The federal public safety minister says Canada's spy agency does not make use of information from torture — apparently contradicting a senior CSIS official.
Peter Van Loan said the Canadian Security Intelligence Service has been clear about rejecting information extracted through coercion.
"As a practical matter, they get intelligence from all kinds of sources, a myriad of sources. An important part of their process is to try and identify how credible that is," Van Loan said Wednesday.
"If there's any indication, any evidence that torture may have been used, that information is discounted."
But CSIS lawyer Geoffrey O'Brian said this week the agency will use such statements when lives are on the line.
O'Brian said the spy service would overlook the origin of the information if it could prevent another Air India jetliner attack or a terrorist assault along the lines of the Sept. 11, 2001, hijackings in the United States.
"The simple truth is, if we get information which can prevent something like the Air India bombing, the Twin Towers — whatever, frankly — that is the time when we will use it despite the provenance of that information," he told the House of Commons public safety committee Tuesday.
O'Brian said there will be "those occasional, unusual… almost once-in-a-lifetime situations" where such information — even if gathered through force — can be useful for national security.
Van Loan suggested Wednesday that O'Brian was engaging in speculation.
"I've seen what the gentleman said yesterday at committee.
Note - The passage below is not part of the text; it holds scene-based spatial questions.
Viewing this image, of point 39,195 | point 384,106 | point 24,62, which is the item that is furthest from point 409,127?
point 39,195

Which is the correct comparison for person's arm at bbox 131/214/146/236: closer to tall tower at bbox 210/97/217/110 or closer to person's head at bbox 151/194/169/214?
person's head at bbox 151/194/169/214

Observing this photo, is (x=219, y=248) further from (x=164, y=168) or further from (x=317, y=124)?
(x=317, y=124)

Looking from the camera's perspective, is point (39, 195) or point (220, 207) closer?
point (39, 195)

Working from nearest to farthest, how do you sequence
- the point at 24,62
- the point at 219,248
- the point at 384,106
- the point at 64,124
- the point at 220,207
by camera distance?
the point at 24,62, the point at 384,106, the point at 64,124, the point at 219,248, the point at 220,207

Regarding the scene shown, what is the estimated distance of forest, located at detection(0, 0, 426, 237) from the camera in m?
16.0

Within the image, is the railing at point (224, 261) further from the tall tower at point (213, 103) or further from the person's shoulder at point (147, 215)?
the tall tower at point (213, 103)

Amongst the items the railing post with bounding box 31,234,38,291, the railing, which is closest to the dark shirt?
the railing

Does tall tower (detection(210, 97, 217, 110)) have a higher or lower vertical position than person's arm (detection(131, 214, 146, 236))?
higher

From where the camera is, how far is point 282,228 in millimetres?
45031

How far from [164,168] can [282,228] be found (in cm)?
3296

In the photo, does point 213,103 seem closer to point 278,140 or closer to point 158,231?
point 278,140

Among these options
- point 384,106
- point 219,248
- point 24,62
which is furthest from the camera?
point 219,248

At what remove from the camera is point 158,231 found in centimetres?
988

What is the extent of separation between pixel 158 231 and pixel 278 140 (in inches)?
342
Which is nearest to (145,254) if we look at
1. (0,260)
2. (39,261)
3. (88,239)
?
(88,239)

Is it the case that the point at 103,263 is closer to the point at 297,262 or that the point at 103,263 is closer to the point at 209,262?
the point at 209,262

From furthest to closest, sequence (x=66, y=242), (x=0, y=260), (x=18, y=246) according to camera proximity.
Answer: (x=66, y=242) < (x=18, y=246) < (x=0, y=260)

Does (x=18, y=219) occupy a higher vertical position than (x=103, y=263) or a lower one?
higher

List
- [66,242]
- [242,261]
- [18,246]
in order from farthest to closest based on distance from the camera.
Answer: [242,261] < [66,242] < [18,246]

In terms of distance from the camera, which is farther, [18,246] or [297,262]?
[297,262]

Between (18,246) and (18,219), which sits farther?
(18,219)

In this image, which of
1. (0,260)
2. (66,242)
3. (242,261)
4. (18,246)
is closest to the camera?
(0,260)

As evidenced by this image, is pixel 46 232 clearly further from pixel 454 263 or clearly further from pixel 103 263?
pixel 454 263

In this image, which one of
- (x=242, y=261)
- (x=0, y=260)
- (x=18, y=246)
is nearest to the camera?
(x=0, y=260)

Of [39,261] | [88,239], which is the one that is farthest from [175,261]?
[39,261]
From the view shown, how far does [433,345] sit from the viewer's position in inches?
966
I believe he engaged in some kind of hypothetical discussion."
Van Loan said he met with CSIS director Jim Judd on Tuesday night, and the spy service's position was clear.
"They do not practise torture. They do not condone the use of torture. They do not promote the use of torture."
The minister and Judd are slated to appear before the committee Thursday, where MPs are likely to again raise the question of torture.
"The government has not been clear," NDP Leader Jack Layton said Wednesday.
"We understand there may be some who feel that torture is acceptable in certain circumstances. We do not. And we believe that a much clearer denunciation, not only of torture but of evidence derived from torture, is needed from our government."
The Liberals called O'Brian's comments disturbing, saying they send a dangerous message to those who brutalize prisoners.
Human-rights advocates say security officials should shun information from torture because it perpetuates abuse. Ample evidence shows such information is always unreliable, they also say, because victims will tell torturers anything to stop pain.
The Commons committee has been studying the government's response to a federal inquiry into the Maher Arar affair and a more recent commission on the overseas imprisonment of three other Arab-Canadian men.
Arar, a Syrian-born Canadian, was taken by the U.S. government to Syria, where he was jailed in Damascus and tortured into giving false confessions about terrorist ties.
The inquiry into his case found that information supplied by Canada very likely set the stage for his ordeal.